Records contained in a dataset

*** Block opens ***

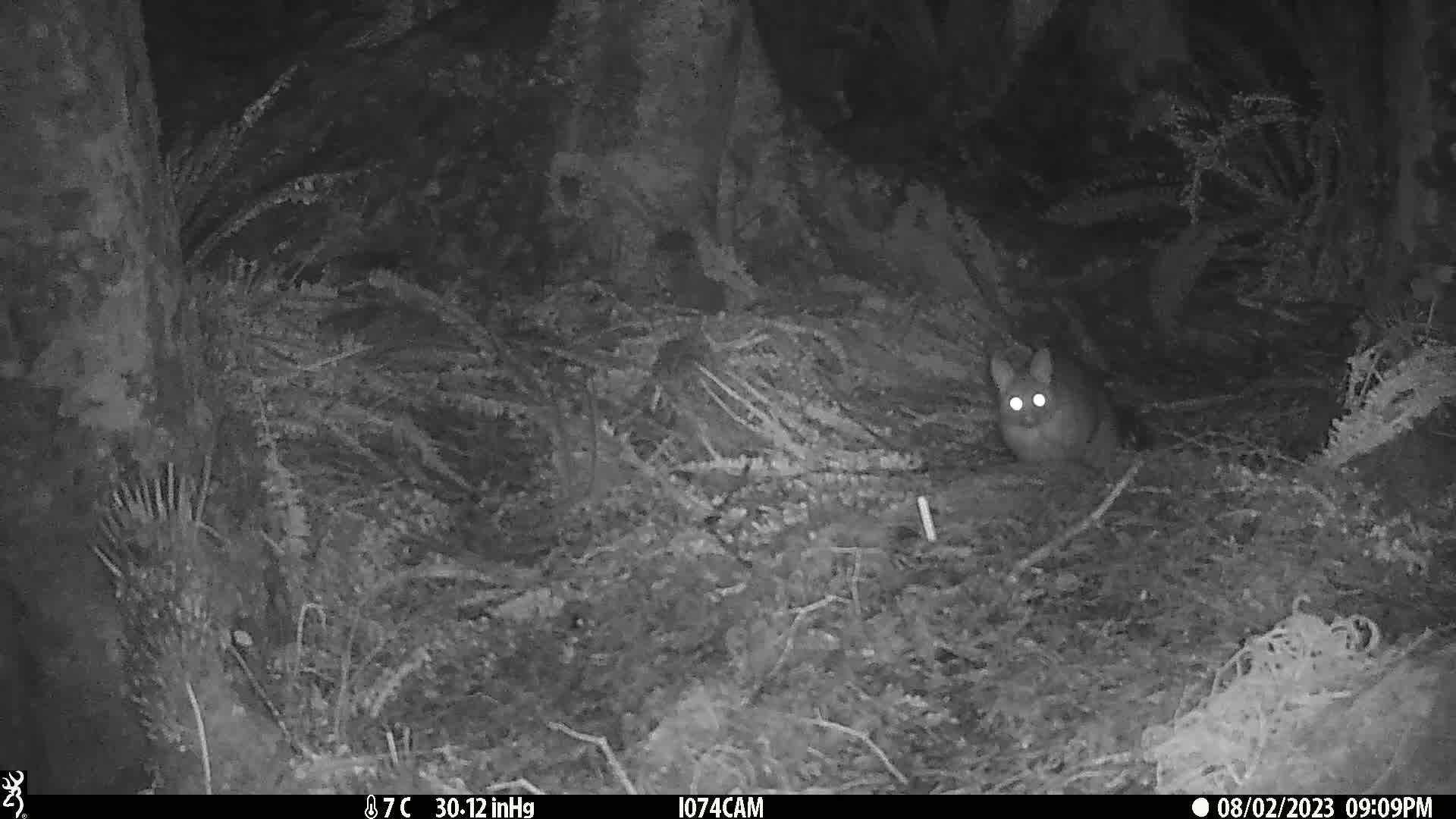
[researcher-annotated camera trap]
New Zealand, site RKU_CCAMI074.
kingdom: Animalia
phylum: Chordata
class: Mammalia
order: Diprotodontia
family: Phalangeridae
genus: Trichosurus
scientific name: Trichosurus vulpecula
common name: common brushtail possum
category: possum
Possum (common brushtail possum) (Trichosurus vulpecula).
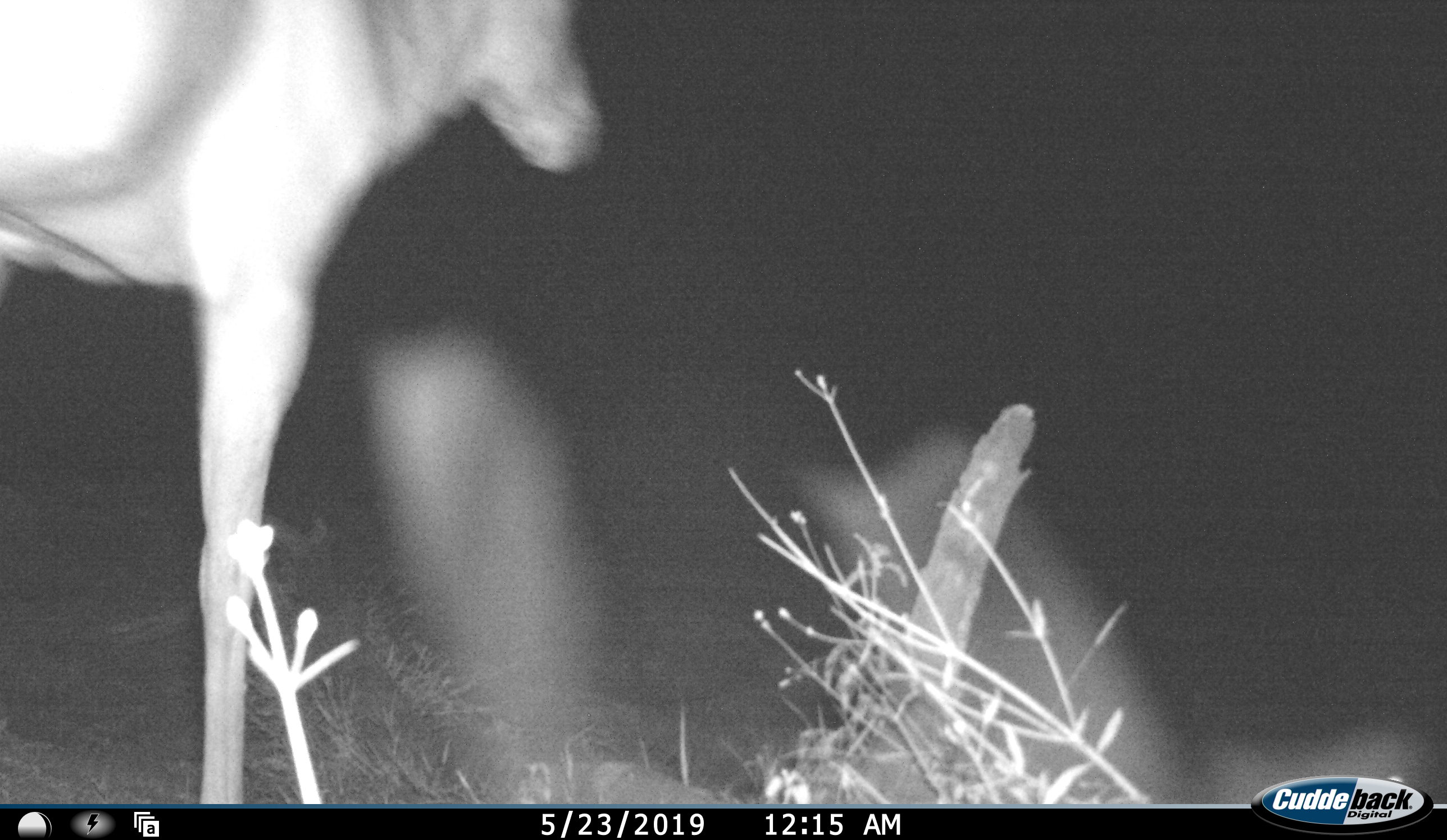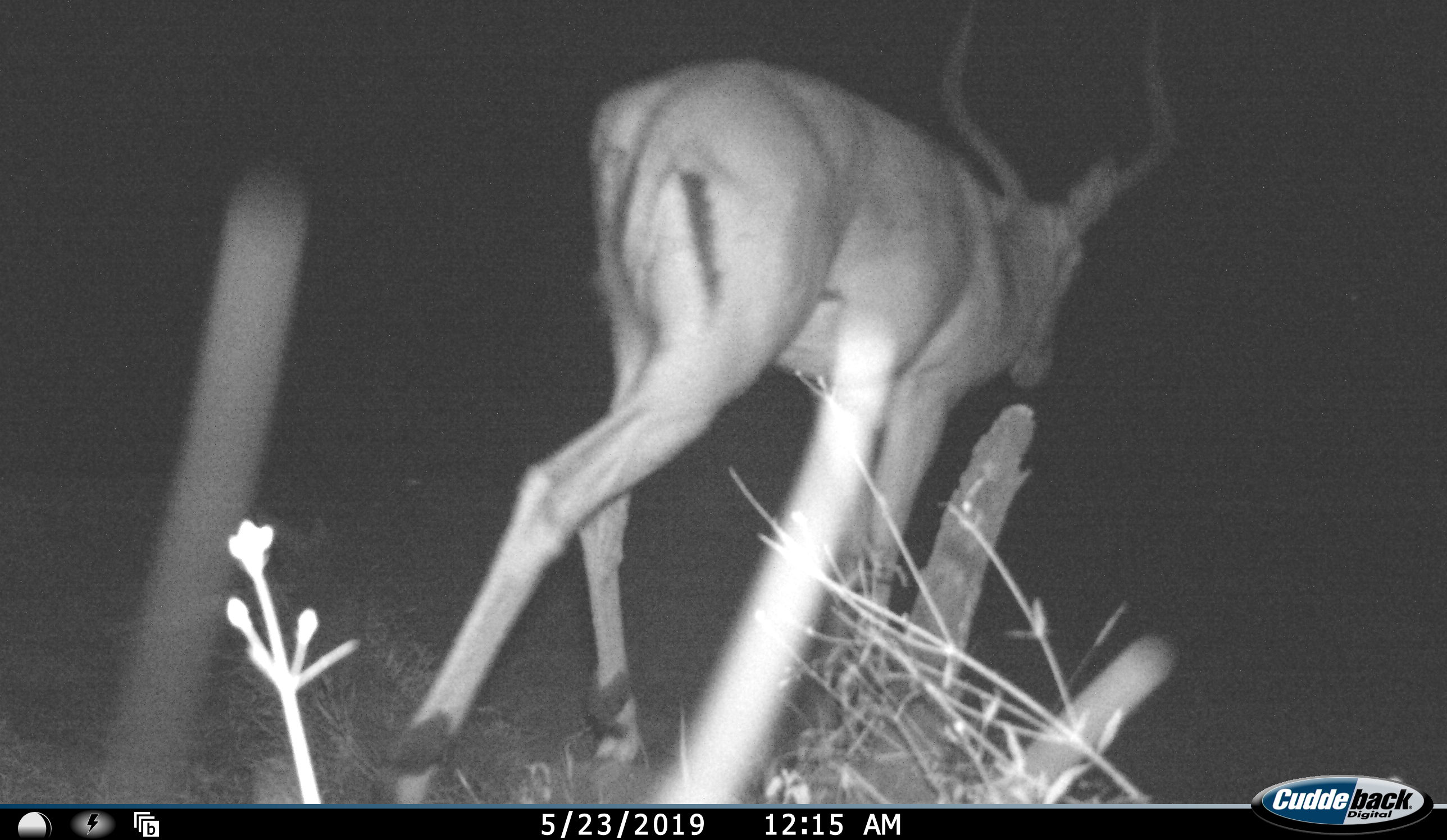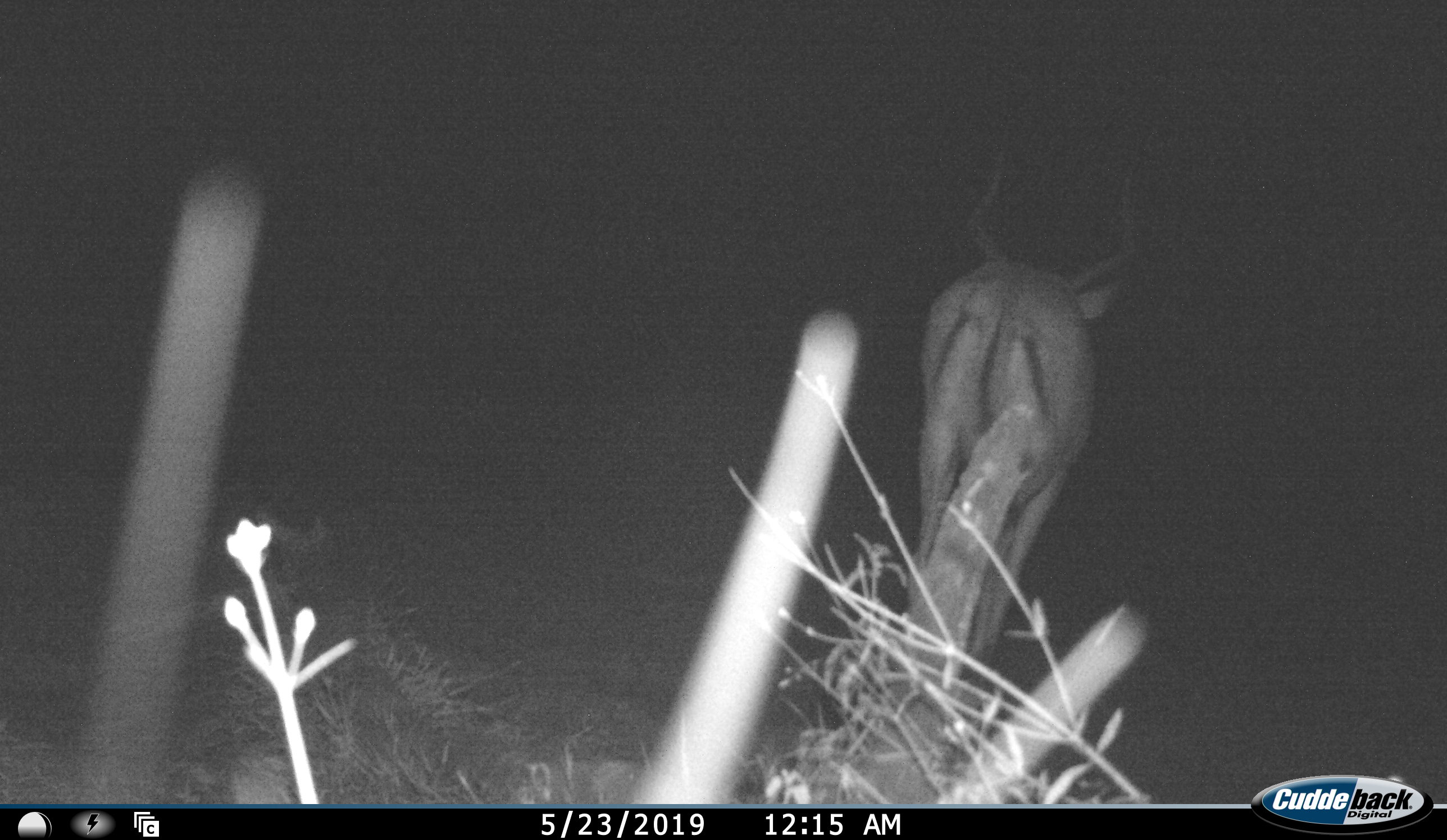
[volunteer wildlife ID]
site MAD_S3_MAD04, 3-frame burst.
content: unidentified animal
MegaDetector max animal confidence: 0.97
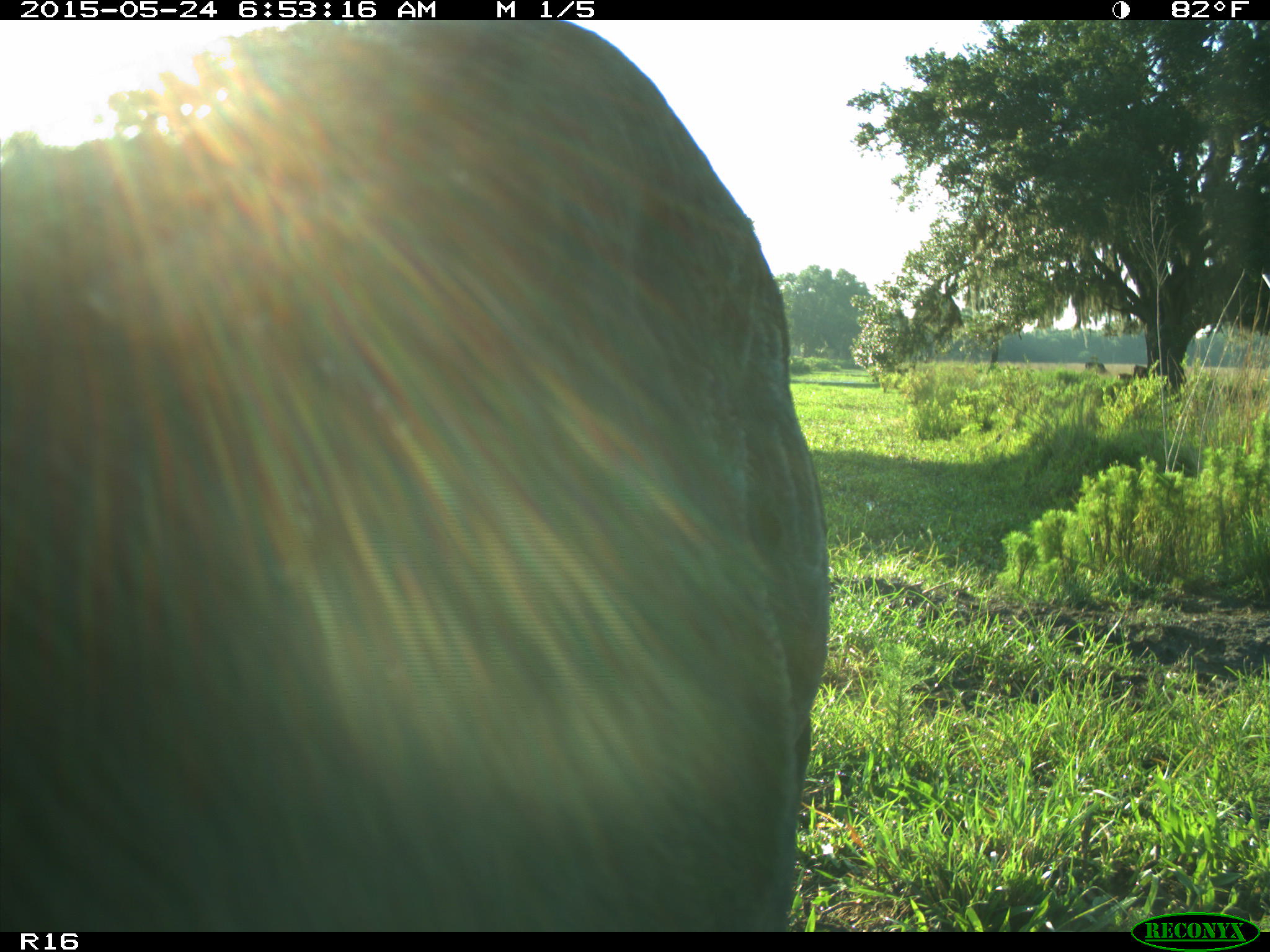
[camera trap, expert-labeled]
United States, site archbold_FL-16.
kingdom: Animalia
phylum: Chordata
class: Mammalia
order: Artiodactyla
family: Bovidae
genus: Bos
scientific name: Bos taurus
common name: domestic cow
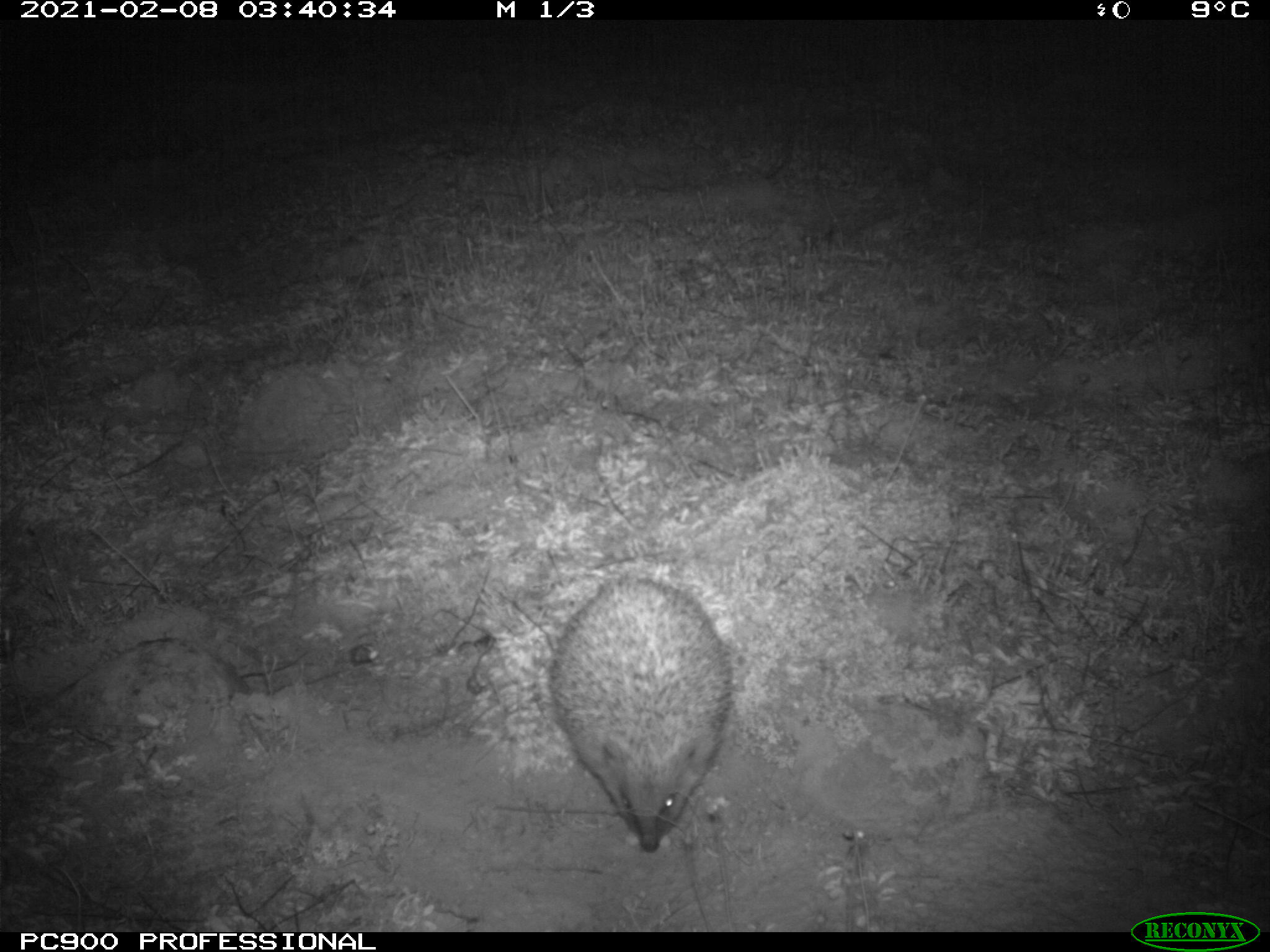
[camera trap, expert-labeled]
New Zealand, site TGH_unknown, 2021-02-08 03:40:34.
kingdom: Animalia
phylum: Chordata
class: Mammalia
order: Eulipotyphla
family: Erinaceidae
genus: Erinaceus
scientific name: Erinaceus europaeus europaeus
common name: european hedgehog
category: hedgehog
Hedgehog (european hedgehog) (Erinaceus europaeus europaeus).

*** Block closes ***

▶ [Task details]: Restate the data above exactly, stripping out each image.

▶ [Answer section]:
[researcher-annotated camera trap]
New Zealand, site RKU_CCAMI074.
kingdom: Animalia
phylum: Chordata
class: Mammalia
order: Diprotodontia
family: Phalangeridae
genus: Trichosurus
scientific name: Trichosurus vulpecula
common name: common brushtail possum
category: possum
Possum (common brushtail possum) (Trichosurus vulpecula).
[volunteer wildlife ID]
site MAD_S3_MAD04, 3-frame burst.
content: unidentified animal
MegaDetector max animal confidence: 0.97
[camera trap, expert-labeled]
United States, site archbold_FL-16.
kingdom: Animalia
phylum: Chordata
class: Mammalia
order: Artiodactyla
family: Bovidae
genus: Bos
scientific name: Bos taurus
common name: domestic cow
[camera trap, expert-labeled]
New Zealand, site TGH_unknown, 2021-02-08 03:40:34.
kingdom: Animalia
phylum: Chordata
class: Mammalia
order: Eulipotyphla
family: Erinaceidae
genus: Erinaceus
scientific name: Erinaceus europaeus europaeus
common name: european hedgehog
category: hedgehog
Hedgehog (european hedgehog) (Erinaceus europaeus europaeus).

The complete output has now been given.